Wednesday, 30 April 2025

Kirk Hamilton - "Spec Ops Writer on Violent Games: 'We're Better Than That'"

https://kotaku.com/spec-ops-writer-on-violent-games-were-better-than-th-460992384




Over the course of the talk, which Williams gave yesterday afternoon as a part of the GDC "Narrative Summit," his primary focus was the idea that any game is defined by action, and so the actions you undertake in the game will define the game's meaning. As an example, he said, if you're playing a platformer, the game will be defined by jumping. When you're playing a shooter like Spec Ops, the game will be defined by the act of killing a person with a gun. "When you're using an action as a tool, it's easy to disassociate from what that action is," Williams said. "When you play a shooter, that action is killing a person. When you sit down to play a shooter, you're essentially signing up to kill hundreds if not thousands of people over the course of the game."

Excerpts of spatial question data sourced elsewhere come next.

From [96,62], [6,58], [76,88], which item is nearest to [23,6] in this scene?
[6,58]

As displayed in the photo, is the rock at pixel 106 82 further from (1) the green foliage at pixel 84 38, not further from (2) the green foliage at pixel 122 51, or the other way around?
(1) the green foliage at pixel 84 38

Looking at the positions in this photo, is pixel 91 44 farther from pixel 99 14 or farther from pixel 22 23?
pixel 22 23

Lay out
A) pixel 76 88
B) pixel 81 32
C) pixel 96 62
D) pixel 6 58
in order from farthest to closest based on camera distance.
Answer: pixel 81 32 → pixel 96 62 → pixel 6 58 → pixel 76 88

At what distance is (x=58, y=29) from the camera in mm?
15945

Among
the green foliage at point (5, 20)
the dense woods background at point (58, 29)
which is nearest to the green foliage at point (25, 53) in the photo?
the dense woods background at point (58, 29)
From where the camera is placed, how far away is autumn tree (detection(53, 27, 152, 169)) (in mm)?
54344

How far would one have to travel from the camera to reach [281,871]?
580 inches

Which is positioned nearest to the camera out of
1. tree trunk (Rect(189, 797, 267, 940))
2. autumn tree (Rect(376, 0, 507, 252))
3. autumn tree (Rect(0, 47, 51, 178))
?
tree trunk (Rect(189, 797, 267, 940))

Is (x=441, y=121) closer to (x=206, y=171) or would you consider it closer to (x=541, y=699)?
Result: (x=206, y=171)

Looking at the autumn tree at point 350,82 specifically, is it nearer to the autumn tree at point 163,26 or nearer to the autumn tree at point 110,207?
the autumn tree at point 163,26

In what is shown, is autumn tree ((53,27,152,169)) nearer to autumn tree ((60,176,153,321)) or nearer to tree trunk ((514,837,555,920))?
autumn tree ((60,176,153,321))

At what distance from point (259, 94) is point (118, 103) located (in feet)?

Walker, the protagonist of Spec Ops, can't be all that righteous, Williams said, because he's got to kill enough people to fill many hours of gameplay. (Williams did jokingly point out that Nazis appear the only kinds of people who were excepted from this in video games. "Nazis are basically human demons," he said. Heh.) It's easy at the beginning of a game to have the killing make sense, but as the game goes forward, it becomes weirder and weirder that he's killing so many people. However, Williams pointed out, it's very easy to turn this weakness to a strength, at least for the story.

Key to that, Williams said, is having the characters themselves rationalize their actions, even the most extreme ones. They don't have to be successful at it, but they should at least try to explain themselves to themselves. In other words, the soldiers in Spec Ops should be killing people because they're soldiers, but as the game got more intense, they began to feel compelled to rationalize to themselves and one another why they were on such a violent, ultimately destructive quest.